Storminator: This image of the 'strongarm guild' is a popular misconception. The guild of medieval times acted more as a meeting-place, a secure market, a place to discuss techniques and expertise and a medieval pseudo-social security system (e.g. looking after member's widows). The 'strongarm guild' would not exist: for one, the local lord looked very disfavourably on private muscle (private armies in England were banned after the Norman Conquest- and that's for nobles, let alone guilds) and secondly, most guild members would not approve. More realistically, the guild would take in and train apprentices who showed an interest and relative aptitude to the task, much as The Oracle layed out, although most people did not remain apprentices for long. The free labour market may not have existed, but then it was far more flexible than you suggest, and with a wage disparity of sevenfold, most peasants would be exceedingly happy to go for apprenticeship, especially if the labourer wages are as pitiful as in the DMG. As for the guild, it was usually keen to recruit new apprentices: more apprentices meant more influence for the guild, greater revenue and 'economies of scale' (in a medieval sense of the phrase).

And curiously enough, as a sort-of aside, one CN party member once tried asking an old black dragon why he needed to hoard his treasure and what he intended to do with it. It attacked him before he managed to say 'you should invest it in long-term growth medium-risk corporate bonds'.
 

KarinsDad.

You know what I like about these boards?

Other people do your thinking for you.

Far to much work for me to look at the problems with the system presented (I saw the problem, but chose to ignore it)and spend enough time looking at it to find a simple solution.

Fortunately, you have a stupidly easy, workable system. Wages x 5. All is good. :)
 


KarinsDad said:
I

I use a 1 CP = $1 ratio and compare costs to real world equivalents (i.e. a horse is not a horse, it's a car or motorcycle since it provides transportation).

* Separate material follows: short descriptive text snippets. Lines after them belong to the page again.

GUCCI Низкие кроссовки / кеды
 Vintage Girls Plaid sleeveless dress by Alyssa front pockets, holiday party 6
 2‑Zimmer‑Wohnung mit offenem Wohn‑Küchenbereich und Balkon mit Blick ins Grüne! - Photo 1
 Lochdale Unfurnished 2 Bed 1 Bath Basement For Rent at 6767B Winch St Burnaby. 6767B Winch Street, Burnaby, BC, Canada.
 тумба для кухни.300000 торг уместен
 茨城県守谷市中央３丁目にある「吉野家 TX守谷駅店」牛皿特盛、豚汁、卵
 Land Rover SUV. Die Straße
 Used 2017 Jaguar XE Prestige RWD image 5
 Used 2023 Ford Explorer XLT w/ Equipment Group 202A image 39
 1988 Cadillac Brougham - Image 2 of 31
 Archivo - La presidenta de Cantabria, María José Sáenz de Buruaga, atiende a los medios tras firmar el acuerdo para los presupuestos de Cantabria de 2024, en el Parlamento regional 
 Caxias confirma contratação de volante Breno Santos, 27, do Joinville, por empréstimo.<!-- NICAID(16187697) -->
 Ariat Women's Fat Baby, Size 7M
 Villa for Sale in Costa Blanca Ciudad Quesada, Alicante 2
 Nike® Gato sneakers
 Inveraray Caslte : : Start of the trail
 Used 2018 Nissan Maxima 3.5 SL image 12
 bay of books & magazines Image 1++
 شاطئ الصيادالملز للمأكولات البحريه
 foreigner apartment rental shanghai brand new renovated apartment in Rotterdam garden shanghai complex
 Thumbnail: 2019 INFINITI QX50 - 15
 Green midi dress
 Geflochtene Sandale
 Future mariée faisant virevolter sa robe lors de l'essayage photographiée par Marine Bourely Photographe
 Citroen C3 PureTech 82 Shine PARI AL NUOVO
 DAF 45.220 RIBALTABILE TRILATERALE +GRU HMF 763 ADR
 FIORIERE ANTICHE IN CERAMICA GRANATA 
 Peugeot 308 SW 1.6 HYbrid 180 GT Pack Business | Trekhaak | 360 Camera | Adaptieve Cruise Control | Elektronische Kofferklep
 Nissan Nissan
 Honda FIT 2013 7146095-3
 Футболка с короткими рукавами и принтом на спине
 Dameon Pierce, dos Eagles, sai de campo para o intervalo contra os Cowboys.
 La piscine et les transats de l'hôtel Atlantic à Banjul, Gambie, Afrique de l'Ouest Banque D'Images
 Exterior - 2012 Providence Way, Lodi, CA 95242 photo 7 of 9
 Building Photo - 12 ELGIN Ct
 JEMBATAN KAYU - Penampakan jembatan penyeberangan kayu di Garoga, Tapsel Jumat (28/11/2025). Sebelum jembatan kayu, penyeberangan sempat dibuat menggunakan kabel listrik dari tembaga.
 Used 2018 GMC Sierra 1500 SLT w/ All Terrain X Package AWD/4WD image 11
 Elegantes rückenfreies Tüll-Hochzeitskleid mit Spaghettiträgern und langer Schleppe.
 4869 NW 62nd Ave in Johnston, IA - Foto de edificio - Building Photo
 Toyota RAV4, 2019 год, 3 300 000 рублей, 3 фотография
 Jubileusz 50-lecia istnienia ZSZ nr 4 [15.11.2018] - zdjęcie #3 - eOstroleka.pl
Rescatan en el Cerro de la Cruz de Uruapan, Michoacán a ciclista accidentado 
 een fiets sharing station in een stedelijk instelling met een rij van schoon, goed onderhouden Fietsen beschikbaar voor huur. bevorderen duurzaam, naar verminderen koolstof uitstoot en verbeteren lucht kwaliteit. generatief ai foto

There you have the basis for the system I currently use in the LA game.

Rather than multiplying wages as you suggest, use the minimum wahe paid now, multiply it by 2000 hours, and you'll have the bottom-end of the earnings scale, the working poor indeed. $100K income is about the line for the middle-middle class, and 250K is near the place where medial upper middle class income falls.

And S'mon, don't change that cost for chainmail! Armor of that sort is like KarinsDad suggested about horses. I have really high prices for armor, weapons, and horses (especially trained war horses) now because of metal and labor costs, the time and skill required in regards the former, the breeding and training for the latter. OF course one can buy a "used car" horse of a few grand, but that war horse is a Ferarri!

Cheerio,
Gary
 

Col_Pladoh said:

And S'mon, don't change that cost for chainmail! Armor of that sort is like KarinsDad suggested about horses. I have really high prices for armor, weapons, and horses (especially trained war horses) now because of metal and labor costs, the time and skill required in regards the former, the breeding and training for the latter. OF course one can buy a "used car" horse of a few grand, but that war horse is a Ferarri!

Cheerio,
Gary

Exactly! :)

At $40,000, that heavy warhorse is a steal.

$100,000 for a simple house.
$500,000 for a grand house.
$50,000,000 for a castle (i.e. skyscrapper).

The exact equivalence is not important, just the ballpark so that people can understand what they are spending when they spend a GP.